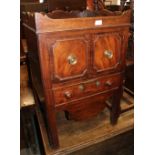 A late Georgian mahogany tray top bedside cupboard/commode, fitted two drawers, central recess and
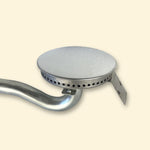 Brûleur en acier pour plancha gaz Vivaplancha, avec tête ronde perforée et tube courbé, présenté sur fond beige.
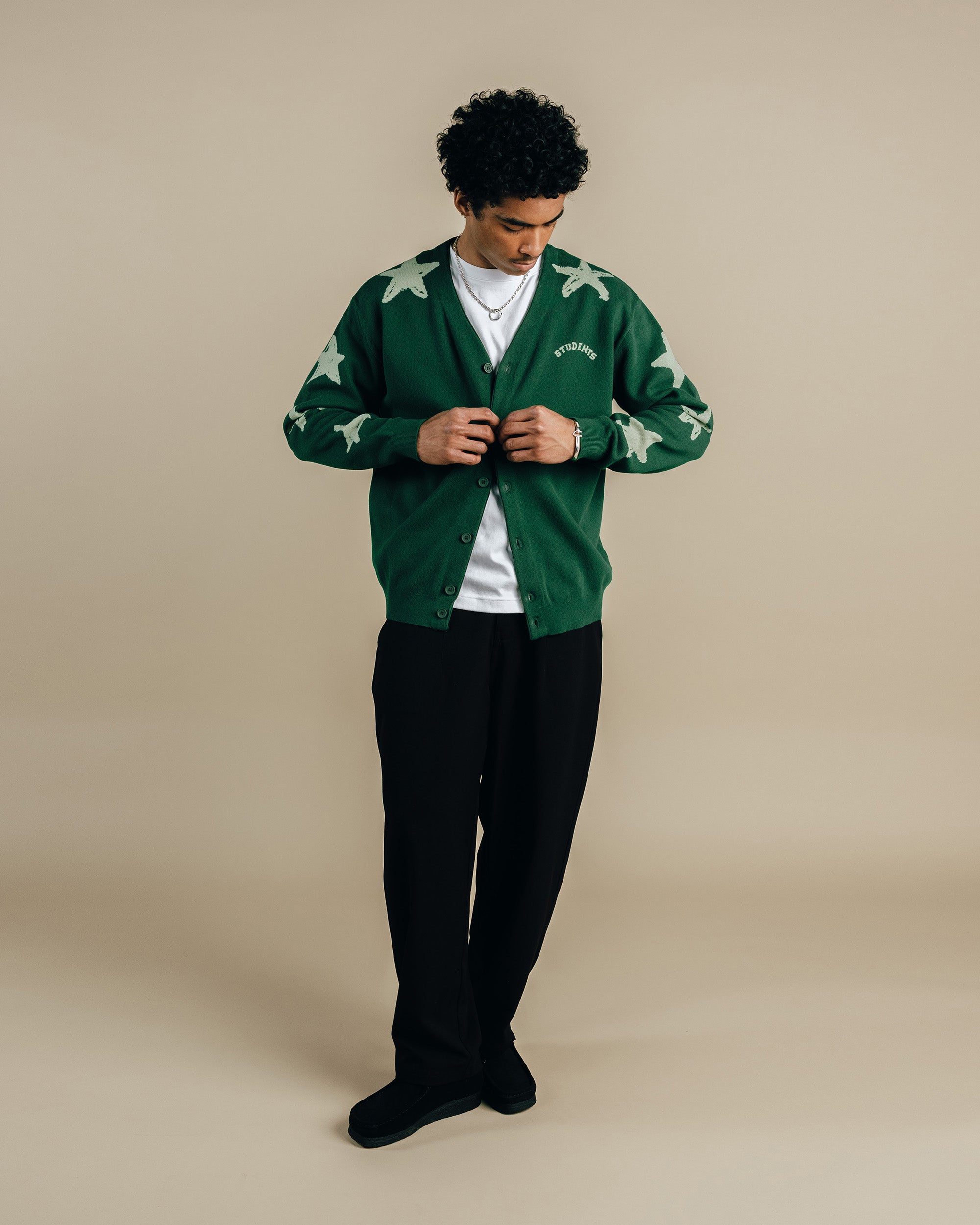 Person wearing a green cardigan with white patterns on a beige background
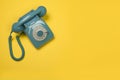 Blue retro telephone seen from a high angle on a yellow background Royalty Free Stock Photo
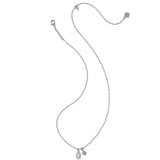 A delicate silver-toned chain necklace with a small oval light green gemstone pendant and a tiny matching stone accent, displayed on a solid white background.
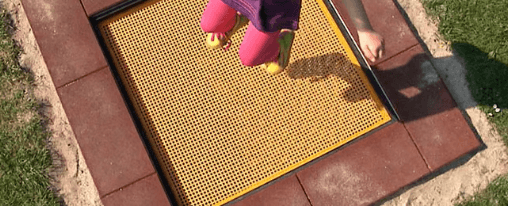 Gro&szlig;es rechteckiges Bodentrampolin mit ebenerdiger Sprungfl&auml;che und sicherer Randabdeckung als Spielplatzger&auml;t f&uuml;r Kinder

****************

_Your assignment_: Copy the rows from the start of the list through the one containing "Blue retro telephone", swapping "background" for "backdrop" and changing nothing else. Leave the pictures out.

_Exercise solution_:
 A late Georgian mahogany tray top bedside cupboard/commode, fitted two drawers, central recess and
 Brûleur en acier pour plancha gaz Vivaplancha, avec tête ronde perforée et tube courbé, présenté sur fond beige.
 Person wearing a green cardigan with white patterns on a beige backdrop
 Blue retro telephone seen from a high angle on a yellow backdrop Royalty Free Stock Photo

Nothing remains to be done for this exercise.